TASK MATERIAL START
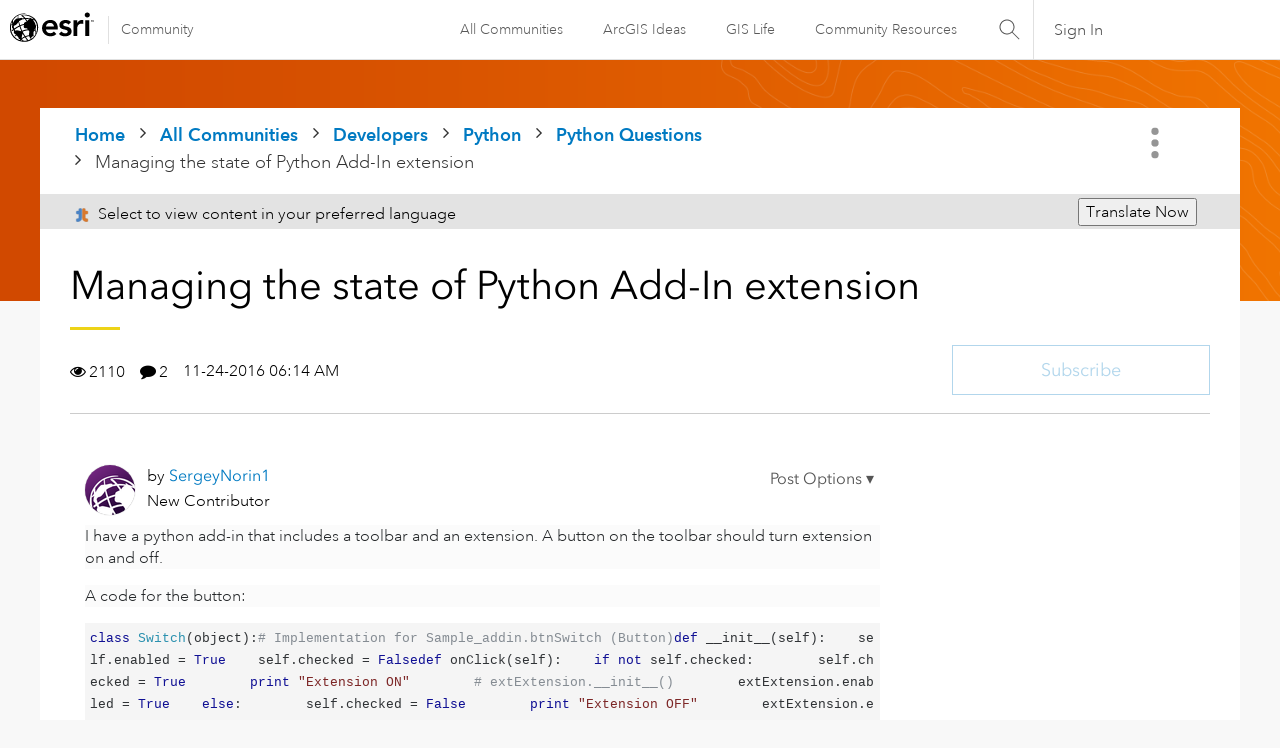

--- FILE ---
content_type: text/css
request_url: https://webapps-cdn.esri.com/CDN/fonts/fonts.css
body_size: -206
content:
@import './v1.4.2/fonts.css'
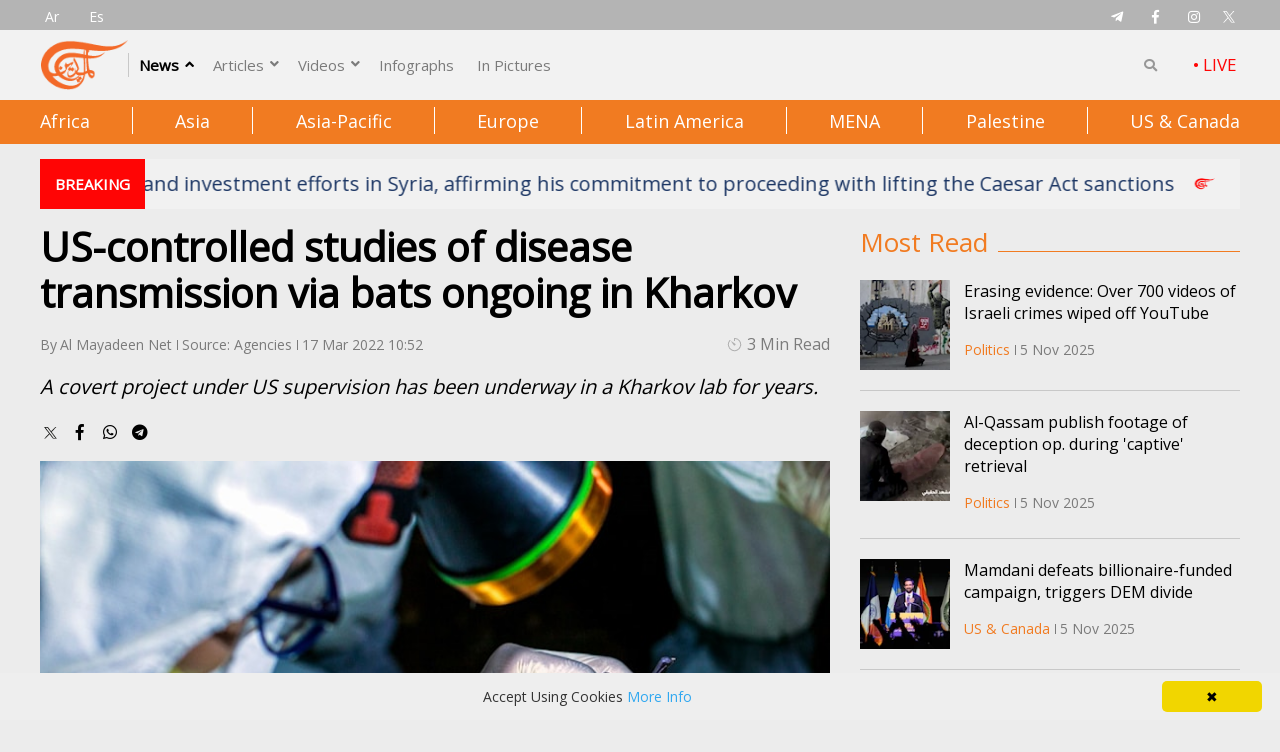

--- FILE ---
content_type: image/svg+xml
request_url: https://english.almayadeen.net/Papr/img/googlestore.svg?preset=h100
body_size: 9114
content:
<svg width="88" height="29" viewBox="0 0 88 29" fill="none" xmlns="http://www.w3.org/2000/svg" xmlns:xlink="http://www.w3.org/1999/xlink">
<rect width="88" height="29" fill="url(#pattern0)"/>
<defs>
<pattern id="pattern0" patternContentUnits="objectBoundingBox" width="1" height="1">
<use xlink:href="#image0_2_2" transform="matrix(0.00454545 0 0 0.0137931 0 -0.00344828)"/>
</pattern>
<image id="image0_2_2" width="220" height="73" xlink:href="[data-uri]"/>
</defs>
</svg>


--- FILE ---
content_type: text/javascript
request_url: https://english.almayadeen.net/papr/js/mango-molo-player.js?v=30
body_size: 142
content:
$(document).ready(() => {
    $('.video-frame').hide();
    //$('.embed-responsive-16by9::before').paddingTop = "0%";
    $('.main-video-container').click(function (e) {
        let iframesrc = $(this).data("iframesrc");
        if (iframesrc.indexOf('mangomolo')) {
            iframesrc = iframesrc + window.MANGOMOLO_CUSTOM_ADS_URL;
        }
        iframesrc = iframesrc + '&base_url=' + btoa(window.location.href);
        if (!e.target.className.includes('desctext') && !e.target.className.includes('catvideo') && e.target.className != 'box-h') {
            $('.video-frame').html('');
            $('.video-frame').show();
            $(this).find('.videocontainer').hide();
            $(this).find('.video-frame').html('<iframe class="vfame" src="' + iframesrc + '"></iframe>');

            return false;
        }

    });
    autoPlayMangoplayer();
});
function autoPlayMangoplayer() {
    var mainVideoContainer = $('.main-video-container.autoplaymango');
    if (mainVideoContainer.length == 1) {
        let iframesrc = mainVideoContainer.data("iframesrc");
        if (iframesrc.indexOf('mangomolo')) {
            iframesrc = iframesrc.replace('/v1/', '/' + window.MANGOMOLO_VIDEO_ADS_ENV + '/');
            iframesrc = iframesrc + window.MANGOMOLO_CUSTOM_ADS_URL;
        }
        iframesrc = iframesrc + '&base_url=' + btoa(window.location.href);
        $('.video-frame').html('');
        $('.videocontainer').show();
        mainVideoContainer.find('.videocontainer').hide();
        mainVideoContainer.find('.video-frame').html('<iframe class="vfame" src="' + iframesrc + '"></iframe>');
        //$('.embed-responsive-16by9::before').style.paddingTop = "null";
    }
}
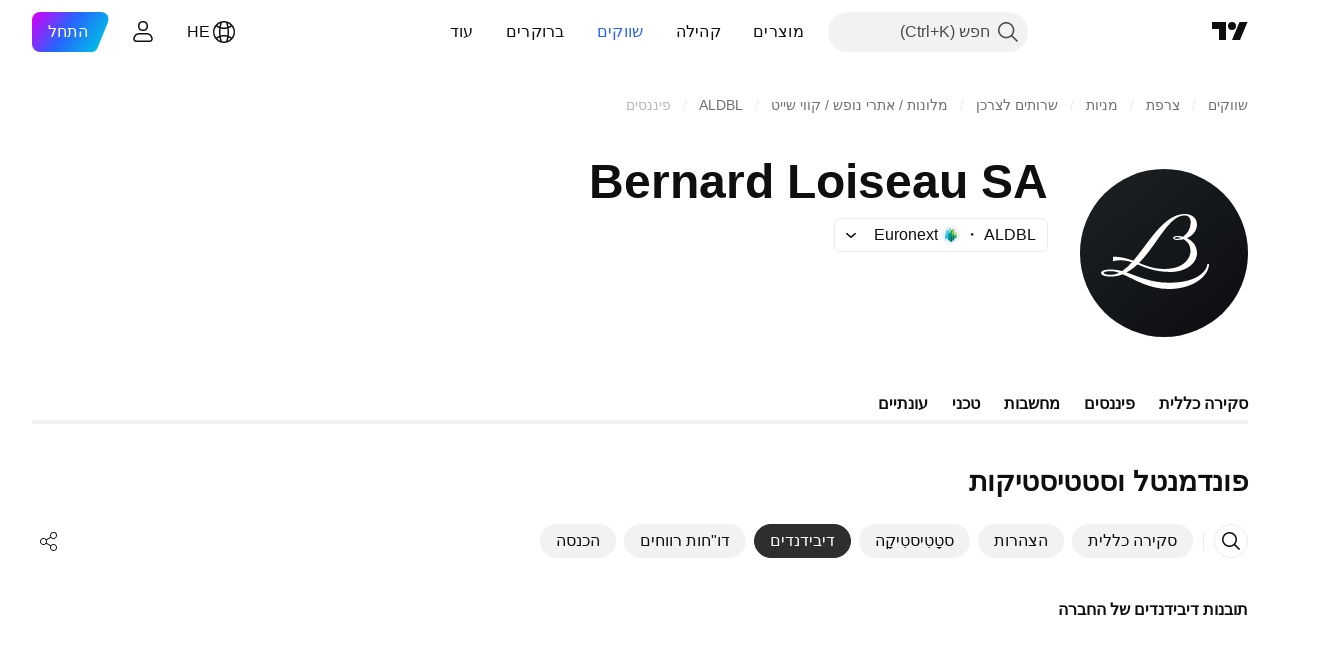

--- FILE ---
content_type: text/css; charset=utf-8
request_url: https://static.tradingview.com/static/bundles/56167.a33c76f5549cc7102e61.rtl.css
body_size: -186
content:
.ui-draggable{touch-action:none}

--- FILE ---
content_type: text/css; charset=utf-8
request_url: https://static.tradingview.com/static/bundles/76780.54dd3a6396f77a36914a.rtl.css
body_size: 329
content:
.blockquote-xrkxvh37{--ui-lib-typography-line-height:28px;line-height:var(--ui-lib-typography-line-height);--ui-lib-typography-font-size:18px;font-size:var(--ui-lib-typography-font-size);font-style:normal;font-weight:400;margin:24px 0;max-width:600px;padding-right:24px;position:relative}.blockquote-xrkxvh37:before{border-radius:2px;border-right:4px solid var(--color-text-primary);content:"";height:100%;position:absolute;right:0}@media (max-width:479px){.blockquote-xrkxvh37{padding-right:16px}}.ordered-list--style_alpha__small-bmN0_SHH{list-style-type:lower-alpha}.ordered-list--style_alpha__capital-bmN0_SHH{list-style-type:upper-alpha}.list-bmN0_SHH{margin-top:0}.list--padded-bmN0_SHH{padding-right:22px}.listItem-bmN0_SHH{margin-bottom:12px}.listItem-bmN0_SHH:last-child{margin-bottom:0}.listItem--custom-bmN0_SHH{display:flex;list-style-type:none}@media (min-width:1280px){.listItem--custom-bmN0_SHH{display:list-item}}.listItem--lightning-bmN0_SHH{list-style-type:none;padding-right:32px;position:relative}.listItem--lightning-bmN0_SHH:before{background-color:var(--color-tan-orange-500);content:"";display:block;height:28px;-webkit-mask:url(lightning.b24930c21e420263f7f9.svg) no-repeat 50% 50%;mask:url(lightning.b24930c21e420263f7f9.svg) no-repeat 50% 50%;min-width:28px;position:absolute;right:0;top:0;width:28px}.marker-bmN0_SHH{display:inline-block;font-size:1em;height:100%;margin-left:8px;-webkit-user-select:none;user-select:none}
TASK MATERIAL END
◆ **TASK**:
Your answer is all of the records restated word for word, pictures excluded.

◆ **ANSWER SPACE**:
--- FILE ---
content_type: text/css
request_url: https://webapps-cdn.esri.com/CDN/fonts/fonts.css
body_size: -206
content:
@import './v1.4.2/fonts.css'

--- FILE ---
content_type: image/svg+xml
request_url: https://english.almayadeen.net/Papr/img/googlestore.svg?preset=h100
body_size: 9114
content:
<svg width="88" height="29" viewBox="0 0 88 29" fill="none" xmlns="http://www.w3.org/2000/svg" xmlns:xlink="http://www.w3.org/1999/xlink">
<rect width="88" height="29" fill="url(#pattern0)"/>
<defs>
<pattern id="pattern0" patternContentUnits="objectBoundingBox" width="1" height="1">
<use xlink:href="#image0_2_2" transform="matrix(0.00454545 0 0 0.0137931 0 -0.00344828)"/>
</pattern>
<image id="image0_2_2" width="220" height="73" xlink:href="[data-uri]"/>
</defs>
</svg>


--- FILE ---
content_type: text/javascript
request_url: https://english.almayadeen.net/papr/js/mango-molo-player.js?v=30
body_size: 142
content:
$(document).ready(() => {
    $('.video-frame').hide();
    //$('.embed-responsive-16by9::before').paddingTop = "0%";
    $('.main-video-container').click(function (e) {
        let iframesrc = $(this).data("iframesrc");
        if (iframesrc.indexOf('mangomolo')) {
            iframesrc = iframesrc + window.MANGOMOLO_CUSTOM_ADS_URL;
        }
        iframesrc = iframesrc + '&base_url=' + btoa(window.location.href);
        if (!e.target.className.includes('desctext') && !e.target.className.includes('catvideo') && e.target.className != 'box-h') {
            $('.video-frame').html('');
            $('.video-frame').show();
            $(this).find('.videocontainer').hide();
            $(this).find('.video-frame').html('<iframe class="vfame" src="' + iframesrc + '"></iframe>');

            return false;
        }

    });
    autoPlayMangoplayer();
});
function autoPlayMangoplayer() {
    var mainVideoContainer = $('.main-video-container.autoplaymango');
    if (mainVideoContainer.length == 1) {
        let iframesrc = mainVideoContainer.data("iframesrc");
        if (iframesrc.indexOf('mangomolo')) {
            iframesrc = iframesrc.replace('/v1/', '/' + window.MANGOMOLO_VIDEO_ADS_ENV + '/');
            iframesrc = iframesrc + window.MANGOMOLO_CUSTOM_ADS_URL;
        }
        iframesrc = iframesrc + '&base_url=' + btoa(window.location.href);
        $('.video-frame').html('');
        $('.videocontainer').show();
        mainVideoContainer.find('.videocontainer').hide();
        mainVideoContainer.find('.video-frame').html('<iframe class="vfame" src="' + iframesrc + '"></iframe>');
        //$('.embed-responsive-16by9::before').style.paddingTop = "null";
    }
}

--- FILE ---
content_type: text/css; charset=utf-8
request_url: https://static.tradingview.com/static/bundles/56167.a33c76f5549cc7102e61.rtl.css
body_size: -186
content:
.ui-draggable{touch-action:none}

--- FILE ---
content_type: text/css; charset=utf-8
request_url: https://static.tradingview.com/static/bundles/76780.54dd3a6396f77a36914a.rtl.css
body_size: 329
content:
.blockquote-xrkxvh37{--ui-lib-typography-line-height:28px;line-height:var(--ui-lib-typography-line-height);--ui-lib-typography-font-size:18px;font-size:var(--ui-lib-typography-font-size);font-style:normal;font-weight:400;margin:24px 0;max-width:600px;padding-right:24px;position:relative}.blockquote-xrkxvh37:before{border-radius:2px;border-right:4px solid var(--color-text-primary);content:"";height:100%;position:absolute;right:0}@media (max-width:479px){.blockquote-xrkxvh37{padding-right:16px}}.ordered-list--style_alpha__small-bmN0_SHH{list-style-type:lower-alpha}.ordered-list--style_alpha__capital-bmN0_SHH{list-style-type:upper-alpha}.list-bmN0_SHH{margin-top:0}.list--padded-bmN0_SHH{padding-right:22px}.listItem-bmN0_SHH{margin-bottom:12px}.listItem-bmN0_SHH:last-child{margin-bottom:0}.listItem--custom-bmN0_SHH{display:flex;list-style-type:none}@media (min-width:1280px){.listItem--custom-bmN0_SHH{display:list-item}}.listItem--lightning-bmN0_SHH{list-style-type:none;padding-right:32px;position:relative}.listItem--lightning-bmN0_SHH:before{background-color:var(--color-tan-orange-500);content:"";display:block;height:28px;-webkit-mask:url(lightning.b24930c21e420263f7f9.svg) no-repeat 50% 50%;mask:url(lightning.b24930c21e420263f7f9.svg) no-repeat 50% 50%;min-width:28px;position:absolute;right:0;top:0;width:28px}.marker-bmN0_SHH{display:inline-block;font-size:1em;height:100%;margin-left:8px;-webkit-user-select:none;user-select:none}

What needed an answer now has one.